* _Direction A_:
In the dresser-to-vanity text, explain why each panel of the custom woodwork around the tub pops out from brackets.
* _Direction B_:
According to the dresser-to-vanity text, how long and how deep was the 9-drawer dresser?
* _Direction C_:
Substitute "birch plywood" for "plywood" and write out the dresser-to-vanity text from "How to Turn" up to and including "need to re-build)".

* _Excerpted text_:
Several months ago a friend of mine reached out to me, requesting a dresser that she needed converted into a double sink vanity. She explained her master bathroom was getting a makeover while she was out of the country, and needed me to find, refinish, and convert a dresser to fit two vessel sinks, with cut-outs for plumbing. Fortunately she knew exactly what she wanted, communicated very well for being long-distance, and she also trusted me to make some decisions along the way. The end result? Exactly what she wanted.
This vanity was the first thing finished for the bathroom, so I’ve waited awhile to get these shots of the whole bathroom makeover. She has really good taste in fixtures and finishes, so all credit goes to her for that. I simply brought in some pretty things to stage it, and captured all this loveliness.
I think most people worry about a topcoat for a painted vanity, and I will explain that further down, but before I took all the pictures, I put the same top coat on this custom woodwork that was built around the tub and painted with the same color as the vanity. Each panel pops out from brackets so work on the plumbing can be done if needed.
So here was the ‘before’ of the dresser-turned-vanity:
It was in beautiful shape and solid wood– a Thomasville. A perfect candidate!
So I’m going to explain the steps I took for this 9 drawer dresser (67″ long and 21″ deep), but the basic concept can be adapted to other size dressers.
How to Turn a Dresser into a Double Vanity
You will need:
1/2″ plywood– a 2′ x 4′ piece should be more than enough (exact amount varies based how many drawers you need to re-build)

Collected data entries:
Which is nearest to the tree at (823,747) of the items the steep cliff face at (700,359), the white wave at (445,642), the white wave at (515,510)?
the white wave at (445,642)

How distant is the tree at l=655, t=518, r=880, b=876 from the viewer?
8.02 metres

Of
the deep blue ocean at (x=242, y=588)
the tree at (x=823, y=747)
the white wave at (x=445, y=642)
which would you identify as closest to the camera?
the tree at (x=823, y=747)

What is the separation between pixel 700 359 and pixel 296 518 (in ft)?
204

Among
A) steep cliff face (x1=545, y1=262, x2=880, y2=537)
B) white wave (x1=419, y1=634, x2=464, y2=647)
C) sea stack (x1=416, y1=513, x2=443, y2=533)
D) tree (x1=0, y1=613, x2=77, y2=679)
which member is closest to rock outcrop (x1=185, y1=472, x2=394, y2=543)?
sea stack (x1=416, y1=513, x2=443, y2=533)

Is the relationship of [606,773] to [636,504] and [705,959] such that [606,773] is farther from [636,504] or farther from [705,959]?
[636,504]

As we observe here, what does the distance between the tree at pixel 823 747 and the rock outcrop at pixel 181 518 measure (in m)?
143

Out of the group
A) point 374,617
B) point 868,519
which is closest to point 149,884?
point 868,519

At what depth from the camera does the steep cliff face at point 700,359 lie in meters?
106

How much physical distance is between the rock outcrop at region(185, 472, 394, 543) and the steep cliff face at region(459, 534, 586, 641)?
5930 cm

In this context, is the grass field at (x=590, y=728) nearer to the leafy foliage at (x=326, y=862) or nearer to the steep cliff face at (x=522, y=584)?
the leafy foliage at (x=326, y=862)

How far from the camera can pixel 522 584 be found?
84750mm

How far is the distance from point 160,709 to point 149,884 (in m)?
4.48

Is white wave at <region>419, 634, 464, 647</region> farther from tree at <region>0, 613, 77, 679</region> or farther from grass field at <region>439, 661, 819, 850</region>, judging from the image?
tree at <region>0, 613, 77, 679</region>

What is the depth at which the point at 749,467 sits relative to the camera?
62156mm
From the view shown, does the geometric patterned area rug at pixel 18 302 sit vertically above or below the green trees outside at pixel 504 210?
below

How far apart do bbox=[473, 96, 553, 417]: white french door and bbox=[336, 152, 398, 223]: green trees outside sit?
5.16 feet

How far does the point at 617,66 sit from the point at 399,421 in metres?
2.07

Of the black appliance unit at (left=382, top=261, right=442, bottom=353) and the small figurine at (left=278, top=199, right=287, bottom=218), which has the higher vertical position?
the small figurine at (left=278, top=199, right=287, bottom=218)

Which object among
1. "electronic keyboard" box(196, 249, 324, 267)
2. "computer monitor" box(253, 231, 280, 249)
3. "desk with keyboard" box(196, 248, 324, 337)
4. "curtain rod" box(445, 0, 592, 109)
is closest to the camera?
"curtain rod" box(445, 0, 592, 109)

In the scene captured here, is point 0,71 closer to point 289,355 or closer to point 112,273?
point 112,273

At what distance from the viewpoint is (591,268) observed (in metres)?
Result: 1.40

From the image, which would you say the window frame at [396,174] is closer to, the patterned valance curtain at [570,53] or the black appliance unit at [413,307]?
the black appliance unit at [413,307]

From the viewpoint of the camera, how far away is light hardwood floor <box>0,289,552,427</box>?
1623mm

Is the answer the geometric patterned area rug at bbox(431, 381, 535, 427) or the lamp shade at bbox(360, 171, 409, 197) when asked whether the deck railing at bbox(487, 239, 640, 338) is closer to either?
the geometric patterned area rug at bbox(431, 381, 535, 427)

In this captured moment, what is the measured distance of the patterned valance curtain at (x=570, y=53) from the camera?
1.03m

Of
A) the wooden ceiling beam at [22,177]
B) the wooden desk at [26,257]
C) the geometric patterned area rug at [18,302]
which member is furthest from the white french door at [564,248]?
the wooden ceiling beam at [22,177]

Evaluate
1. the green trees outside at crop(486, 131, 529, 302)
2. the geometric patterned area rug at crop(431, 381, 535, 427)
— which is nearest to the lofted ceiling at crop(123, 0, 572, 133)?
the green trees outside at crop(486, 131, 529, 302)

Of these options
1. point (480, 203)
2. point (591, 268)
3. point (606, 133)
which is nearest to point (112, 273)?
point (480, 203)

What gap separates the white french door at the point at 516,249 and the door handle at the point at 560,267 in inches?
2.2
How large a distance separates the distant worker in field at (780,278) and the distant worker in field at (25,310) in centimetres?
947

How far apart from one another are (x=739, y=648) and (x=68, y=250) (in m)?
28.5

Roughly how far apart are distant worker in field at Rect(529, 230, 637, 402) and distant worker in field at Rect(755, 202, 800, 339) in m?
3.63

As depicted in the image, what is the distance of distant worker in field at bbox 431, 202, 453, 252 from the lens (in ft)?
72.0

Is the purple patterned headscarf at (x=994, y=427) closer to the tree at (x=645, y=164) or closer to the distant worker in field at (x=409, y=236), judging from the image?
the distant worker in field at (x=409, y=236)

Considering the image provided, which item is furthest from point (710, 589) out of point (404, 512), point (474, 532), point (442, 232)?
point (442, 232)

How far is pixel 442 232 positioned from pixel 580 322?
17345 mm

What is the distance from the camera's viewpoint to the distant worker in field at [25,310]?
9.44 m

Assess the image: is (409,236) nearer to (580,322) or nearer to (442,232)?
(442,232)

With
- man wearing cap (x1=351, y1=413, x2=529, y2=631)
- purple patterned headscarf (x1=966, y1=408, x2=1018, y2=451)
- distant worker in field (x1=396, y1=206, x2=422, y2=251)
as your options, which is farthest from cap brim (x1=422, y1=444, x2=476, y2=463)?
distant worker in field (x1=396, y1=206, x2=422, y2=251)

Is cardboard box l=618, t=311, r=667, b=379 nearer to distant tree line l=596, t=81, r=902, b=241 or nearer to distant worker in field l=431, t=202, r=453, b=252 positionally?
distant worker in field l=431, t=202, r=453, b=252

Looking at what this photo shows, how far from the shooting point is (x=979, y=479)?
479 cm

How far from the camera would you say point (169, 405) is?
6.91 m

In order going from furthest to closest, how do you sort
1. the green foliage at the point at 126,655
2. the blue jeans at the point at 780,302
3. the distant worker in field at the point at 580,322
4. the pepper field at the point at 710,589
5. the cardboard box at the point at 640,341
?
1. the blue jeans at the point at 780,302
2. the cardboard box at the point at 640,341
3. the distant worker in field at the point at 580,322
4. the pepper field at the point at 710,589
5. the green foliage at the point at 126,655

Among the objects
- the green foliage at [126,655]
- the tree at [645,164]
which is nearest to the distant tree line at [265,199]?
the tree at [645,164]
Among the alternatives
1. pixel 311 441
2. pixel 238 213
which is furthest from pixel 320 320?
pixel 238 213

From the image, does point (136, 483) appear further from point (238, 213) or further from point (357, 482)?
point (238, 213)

* _Full answer A_:
Each panel pops out from brackets so that work on the plumbing can be done if it is ever needed.

* _Full answer B_:
It was 67″ long and 21″ deep.

* _Full answer C_:
How to Turn a Dresser into a Double Vanity
You will need:
1/2″ birch plywood– a 2′ x 4′ piece should be more than enough (exact amount varies based how many drawers you need to re-build)